[swift-evolution] [Accepted] SE-0169: Improve Interaction Between `private` Declarations and Extensions
Douglas Gregor
dgregor at apple.com
Fri Apr 21 10:30:27 CDT 2017
> On Apr 20, 2017, at 7:53 PM, John McCall <rjmccall at apple.com> wrote:
>
>> On Apr 20, 2017, at 7:31 PM, Douglas Gregor <dgregor at apple.com <mailto:dgregor at apple.com>> wrote:
>>> On Apr 20, 2017, at 3:39 PM, John McCall <rjmccall at apple.com <mailto:rjmccall at apple.com>> wrote:
>>>
>>>> On Apr 20, 2017, at 6:35 PM, Xiaodi Wu via swift-evolution <swift-evolution at swift.org <mailto:swift-evolution at swift.org>> wrote:
>>>> On Thu, Apr 20, 2017 at 5:03 PM, Douglas Gregor <dgregor at apple.com <mailto:dgregor at apple.com>> wrote:
>>>>
>>>>
>>>>> On Apr 20, 2017, at 11:33 AM, Jordan Rose <jordan_rose at apple.com <mailto:jordan_rose at apple.com>> wrote:
>>>>>
>>>>>
>>>>>> On Apr 18, 2017, at 20:40, Douglas Gregor via swift-evolution <swift-evolution at swift.org <mailto:swift-evolution at swift.org>> wrote:
>>>>>>
>>>>>> This makes the private/fileprivate distinction meaningful for extensions. I think also bans the use of "private" at global scope for non-nominal types or extensions thereof. A clarifying update to the proposal is in order, so developers can better understand the semantics.
>>>>>
>>>>> Wait, hang on, then people have to write 'fileprivate' instead of 'private' for top-level typealiases (and functions?).
>>>>
>>>> That seems like the correct behavior; private is about members with SE-0169. What do you think?
>>>>
>>>> ...that seems suboptimal, given that the goal has been to make it possible for people to use `private` more and not less frequently. IMO, there's no need for `private typealias` at the global level to be prohibited.
>>>
>>> Yeah, I see no reason for this to change the behavior of private extensions to be more restrictive than before.
>>
>> So you’re okay with:
>>
>> private extension X {
>> func foo() { }
>> }
>>
>> being equivalent to
>>
>> extension X {
>> fileprivate func foo() { }
>> }
>>
>> rather than
>>
>> extension X {
>> private func foo() { }
>> }
>>
>> ?
>>
>> That seems unintuitive at best.
>
> Perhaps, but it's existing unintuitive behavior. Are you suggesting that SE-0169 rationalizes changing it because (1) it's likely that a private extension is just meant for the use of other extensions of that type in the current file and (2) SE-0169 already allows such uses and so justifies the stricter rule? That is an interesting theory, but I'm not sure I believe (1).

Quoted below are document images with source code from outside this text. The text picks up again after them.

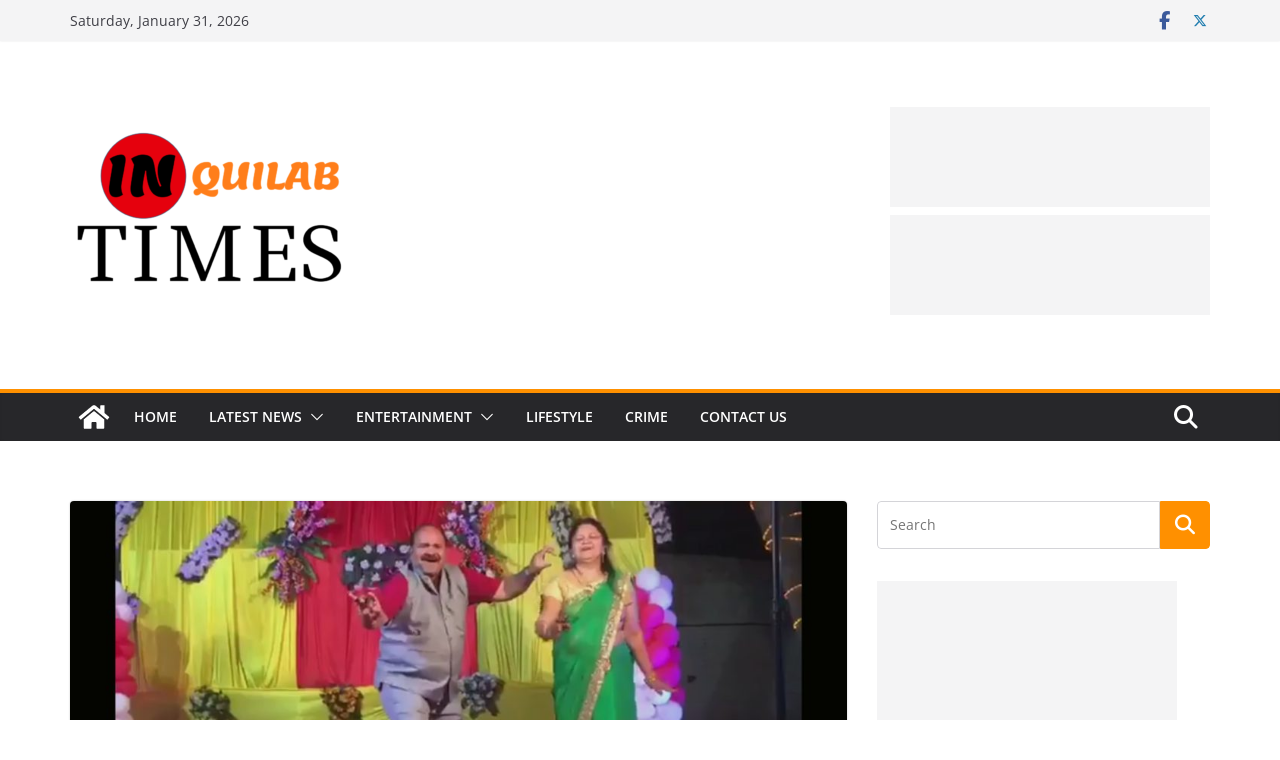

--- FILE ---
content_type: text/html; charset=utf-8
request_url: https://www.google.com/recaptcha/api2/aframe
body_size: 110
content:
<!DOCTYPE HTML><html><head><meta http-equiv="content-type" content="text/html; charset=UTF-8"></head><body><script nonce="NaNmmc39aKq8ecIcc9OX0Q">/** Anti-fraud and anti-abuse applications only. See google.com/recaptcha */ try{var clients={'sodar':'https://pagead2.googlesyndication.com/pagead/sodar?'};window.addEventListener("message",function(a){try{if(a.source===window.parent){var b=JSON.parse(a.data);var c=clients[b['id']];if(c){var d=document.createElement('img');d.src=c+b['params']+'&rc='+(localStorage.getItem("rc::a")?sessionStorage.getItem("rc::b"):"");window.document.body.appendChild(d);sessionStorage.setItem("rc::e",parseInt(sessionStorage.getItem("rc::e")||0)+1);localStorage.setItem("rc::h",'1769817716980');}}}catch(b){}});window.parent.postMessage("_grecaptcha_ready", "*");}catch(b){}</script></body></html>

--- FILE ---
content_type: application/javascript; charset=utf-8
request_url: https://fundingchoicesmessages.google.com/f/AGSKWxVLXJjwyz4-fm8KAxkIIJg8Frk14_nWNTsLFAF-kIei77LviVIWmHD20GHDdf02KYzIUOpsbjqxDVF639MD_xB_SyqYOcmweSVQCcprI_txs9FsnRKPHijMD7Mfa32dkL3YBqhvkgzCE4_oVNd28EzZrRly_2Tg8EqzgEda30DIZ9Rf_yt92rpRlI5K/_/sl/assetlisting/?_ad_content./chorus_ads./iframeads./adblock-message.
body_size: -1285
content:
window['b431c518-5d6d-470e-8e66-40bce9523b64'] = true;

I’m saying (2), and I suspect (1) is most often the case… but I agree that we’re likely to end up breaking code here.
> More importantly, though, SE-0169 didn't actually propose changing this behavior, and it's a very substantial shift in behavior, and we haven't actually discussed or gathered any community feedback about it, so I'm really struggling to see why it wouldn't need to be a separate evolution proposal.
I was interpreting SE-0169 to mean this, but you are correct: SE-0169 doesn’t spell out a change here.
> And that would be difficult because, as a wise man once said to me, the core team considers the access-control matter closed for Swift 4 and will not be reviewing any further proposals in this area. :)
Never put stock in charlatans or compiler writers.